There is always an aspect of gameplay performance that is hard to relate to gamers through a graph, or even words. We are talking about physically "feeling" a game as you play it. What people perceive as playable performance is not always attached to framerate. This seems to be a fact of CrossFireX that we've encountered in our gameplay testing. At times, the framerate being displayed on the screen doesn't match what we are "feeling" as we play the game.

For example, if 40 or 50 FPS is indicated, even though that should be playable since its above 30 FPS it won't necessarily feel playable. We have to shoot for higher FPS. We experience some kind of lag or choppiness in gameplay with CrossFireX even though the framerate indicates it should be playable. This means you cannot always rely on framerate alone to determine playable performance.

This is a difference that separates CrossFireX from SLI. With SLI we do not experience this phenomenon as much. With SLI, framerates seem smoother at lower framerates, than these do with CrossFireX. For example, we often find we need to aim for higher framerates in order for CrossFireX to feel like it’s playable. Whereas, with SLI we often find we can settle with lower framerates, because it feels playable at those framerates. Trust us, we do not go by framerates when evaluating how these cards actually game. The framerates lie.
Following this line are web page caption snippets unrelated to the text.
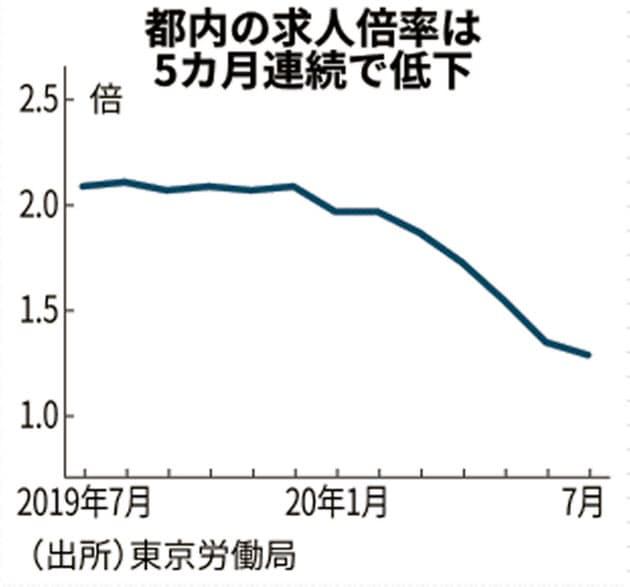 7月の東京都内求人倍率1.29倍 5カ月連続低下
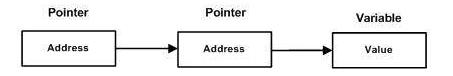 pointer to pointer in C++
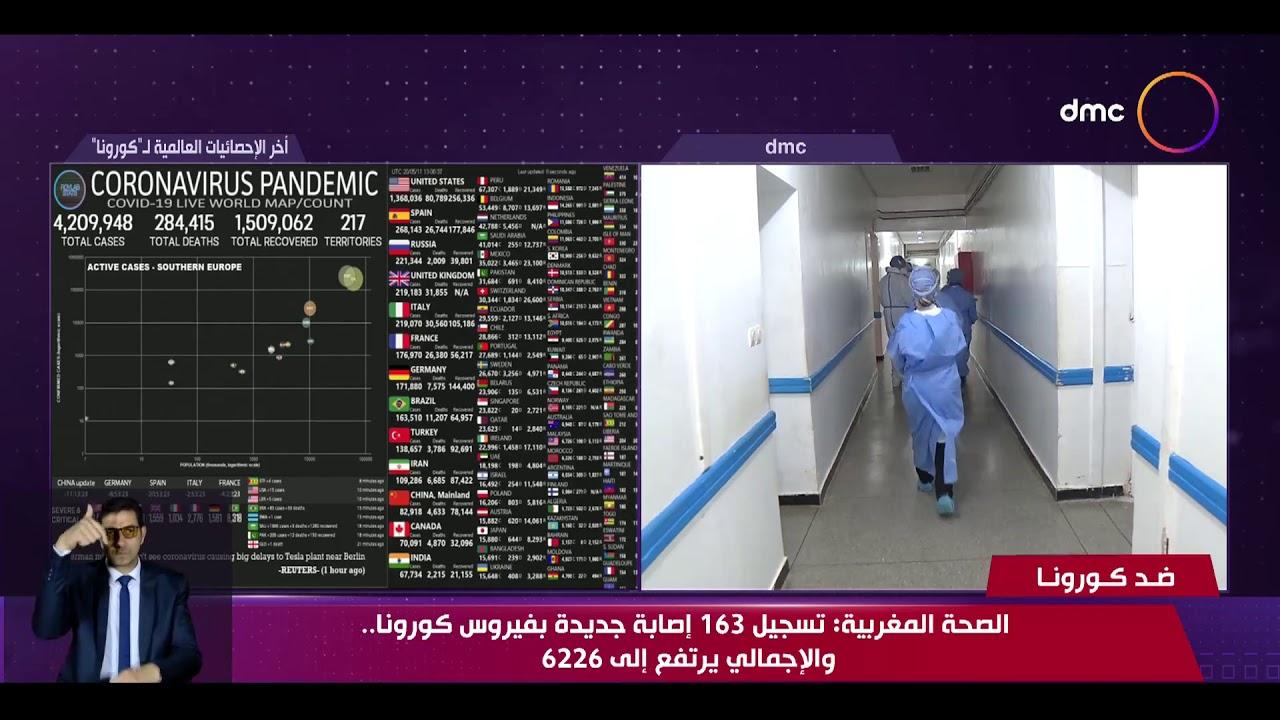 نشرة ضد كورونا - الصحة المغربية: تسجيل 163 إصابة جديدة بفيروس كورونا.. والإجمالي يرتفع إلى6226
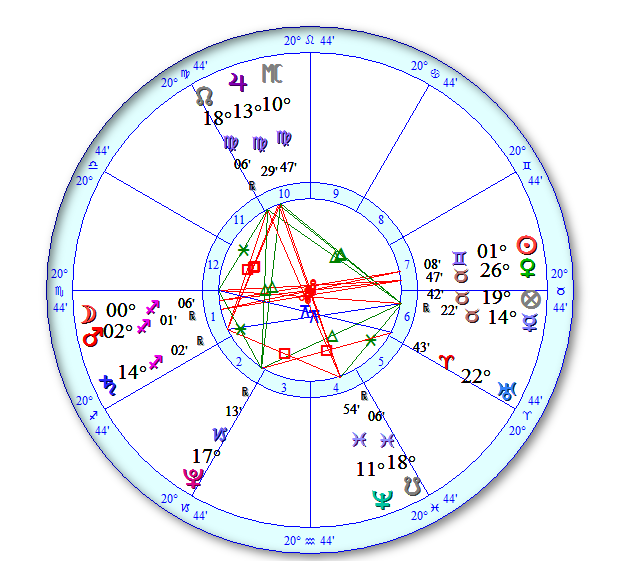 Chart-Fullmoon_May16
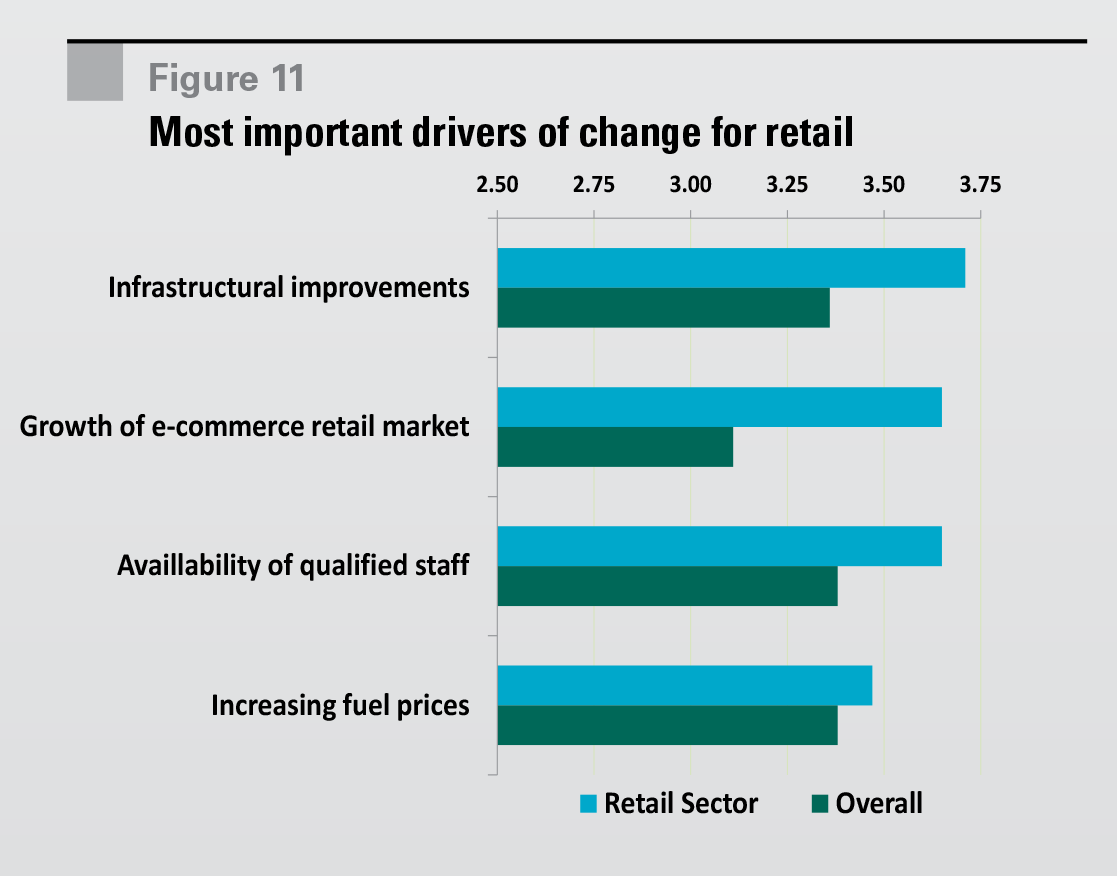 Figure 11 Most important drivers of change for retail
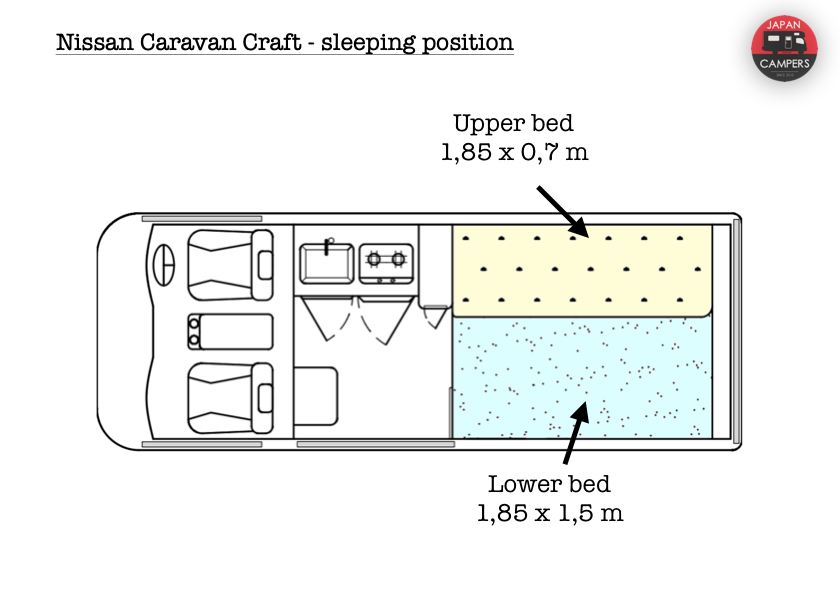 Nissan Caravan Craft Campervan - scheme 2 (night position)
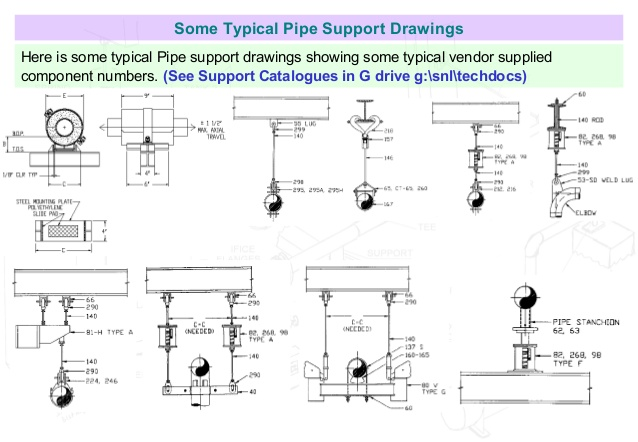 638x442 Piping Introduction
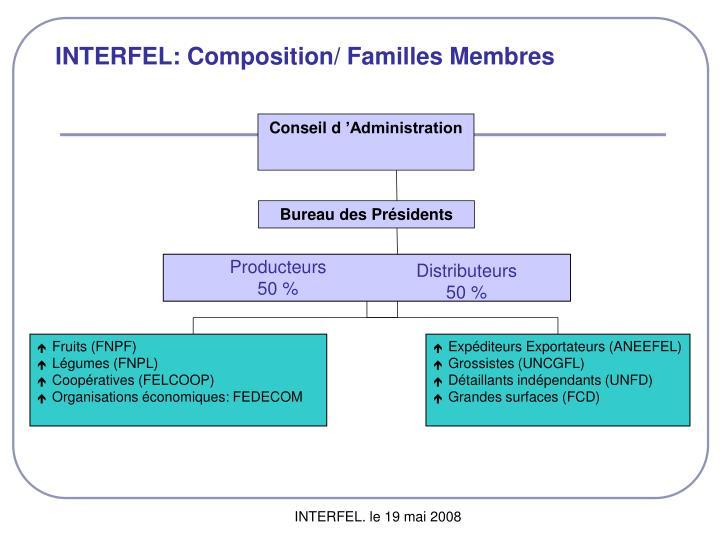 INTERFEL: Composition/ Familles Membres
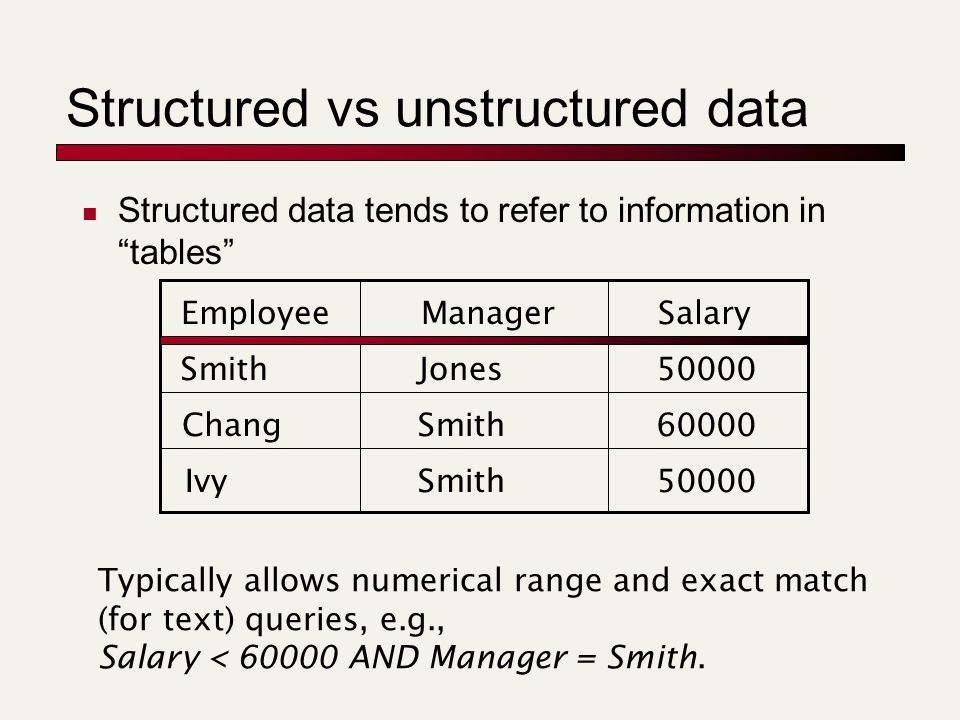 Structured vs unstructured data Structured data tends to refer to information in tables EmployeeManagerSalary SmithJones50000 ChangSmith60000 50000IvySmith Typically allows numerical range and exact match (for text) queries, e.g., Salary < 60000 AND Manager = Smith.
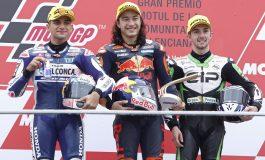 I più precoci vincitori di un Gran Premio nella storia del Motomondiale
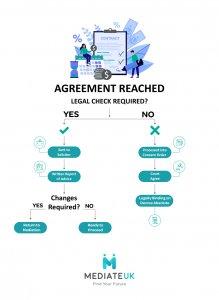 Legal Advise Process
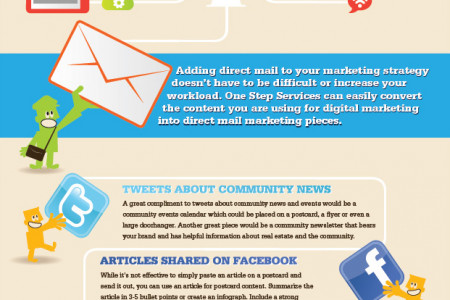 Easy ways to convert digital marketing into direct mail marketing Infographic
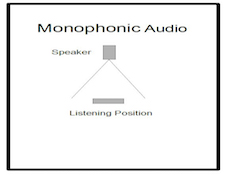 http://audiophilereview.com/images/Monophonic2a.jpg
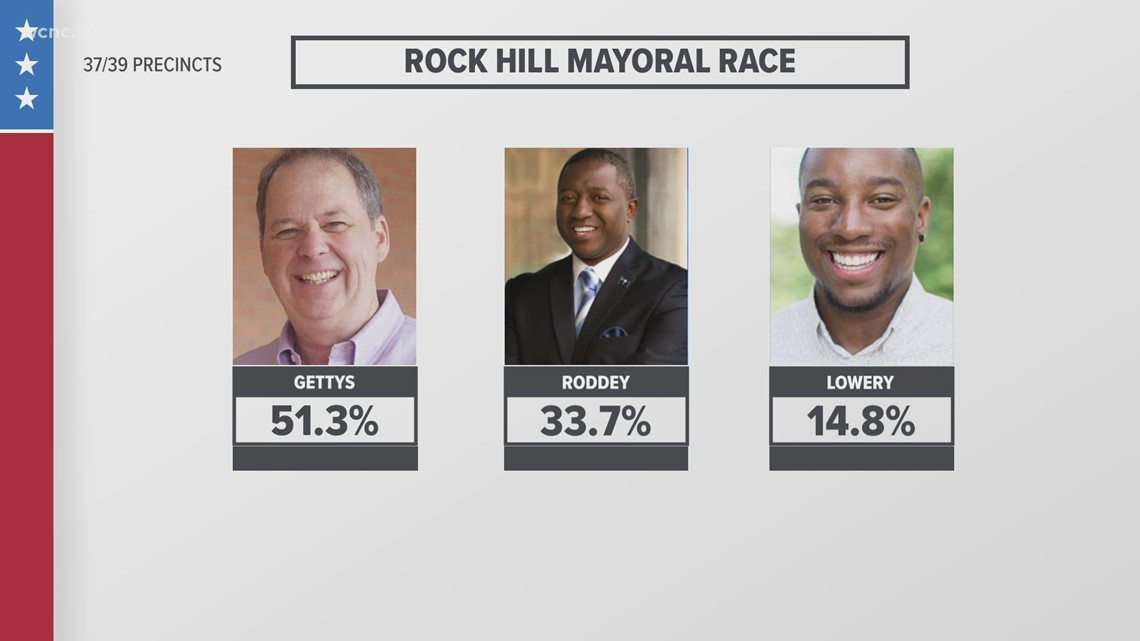 Rock Hill Mayoral Race: Results as of 11 p.m.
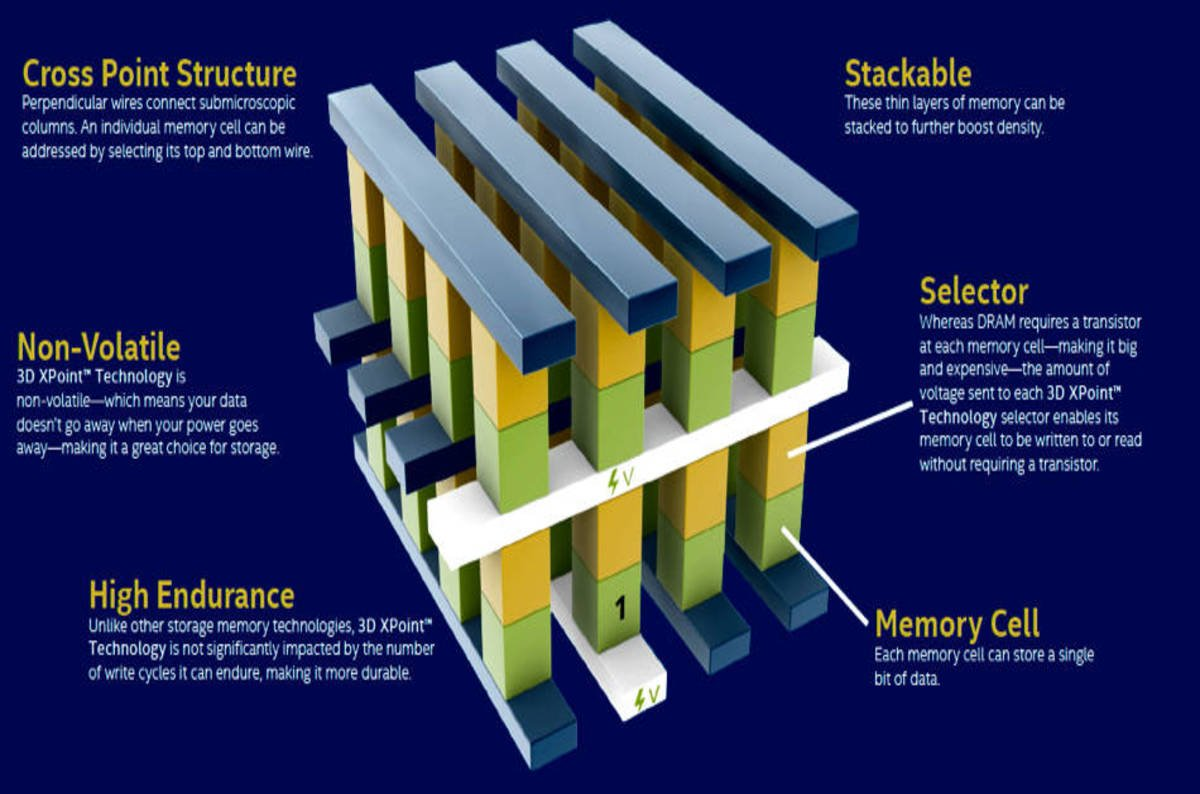 Peering Closer At 3d Xpoint Memory What Are Intel Micron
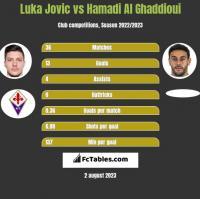 Luka Jovic vs Hamadi Al Ghaddioui h2h player stats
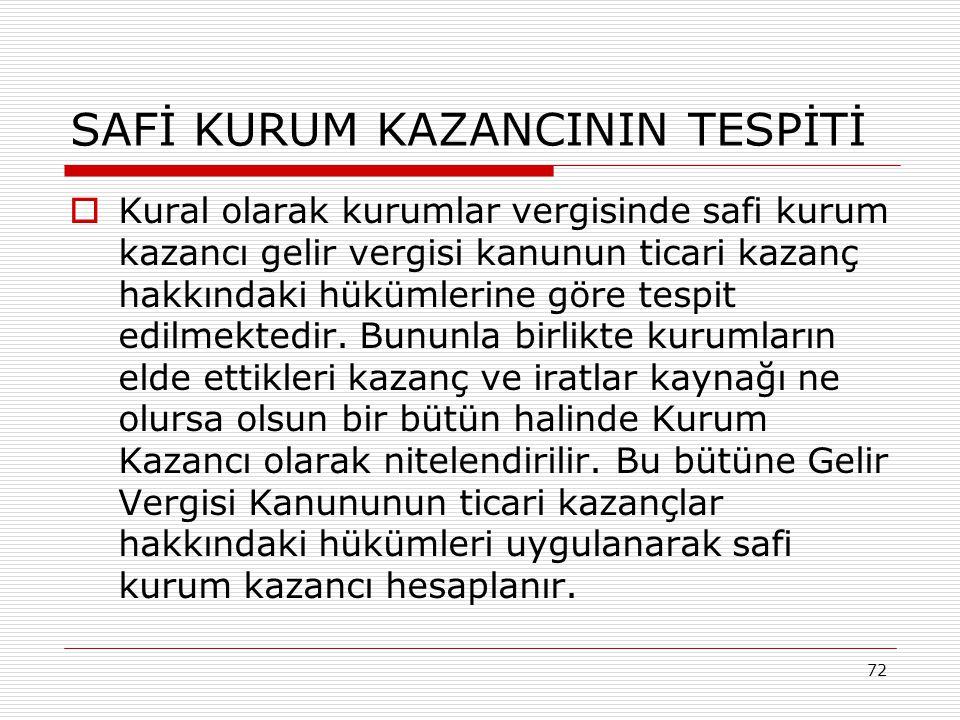 SAFİ KURUM KAZANCININ TESPİTİ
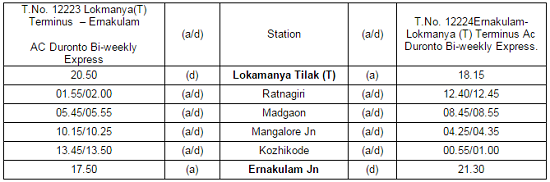 Railway Time Table 2015 - 3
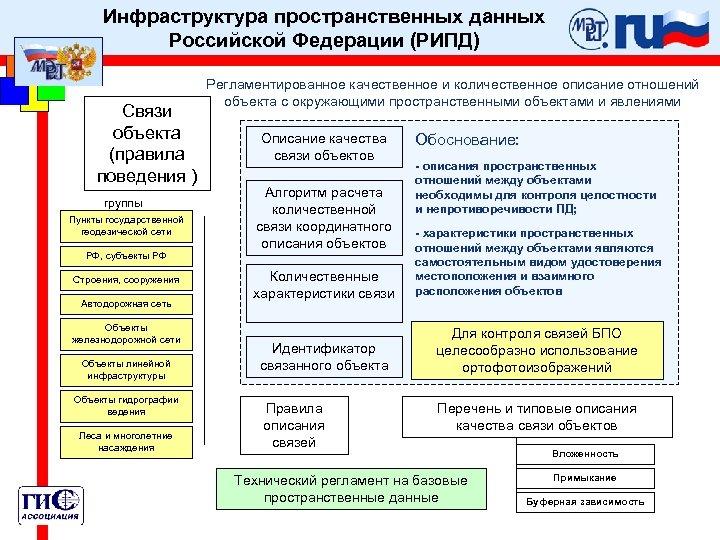 Инфраструктура пространственных данных Российской Федерации (РИПД) Связи объекта (правила поведения ) группы Пункты государственной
Some of this can be seen in the graphs, when we talk about consistency. We've shown it in this evaluation, look back at the Deus Ex or Skyrim graphs and you will see SLI producing a more consistent framerate. These are just facts between CrossFireX and SLI, but it makes it so that SLI feels smoother and better to us, than CrossFireX does often. This was the case a lot of the time testing Radeon HD 7950 CrossFireX versus GeForce GTX 580 SLI. We just felt GeForce GTX 580 SLI offered a smoother experience, in pretty much every game, even the ones where Radeon HD 7950 CrossFireX allowed higher in-game settings.
 

So what, using a unified driver and being 'ready' for release one would think that AMD would have at least tested the darn thing before selling it.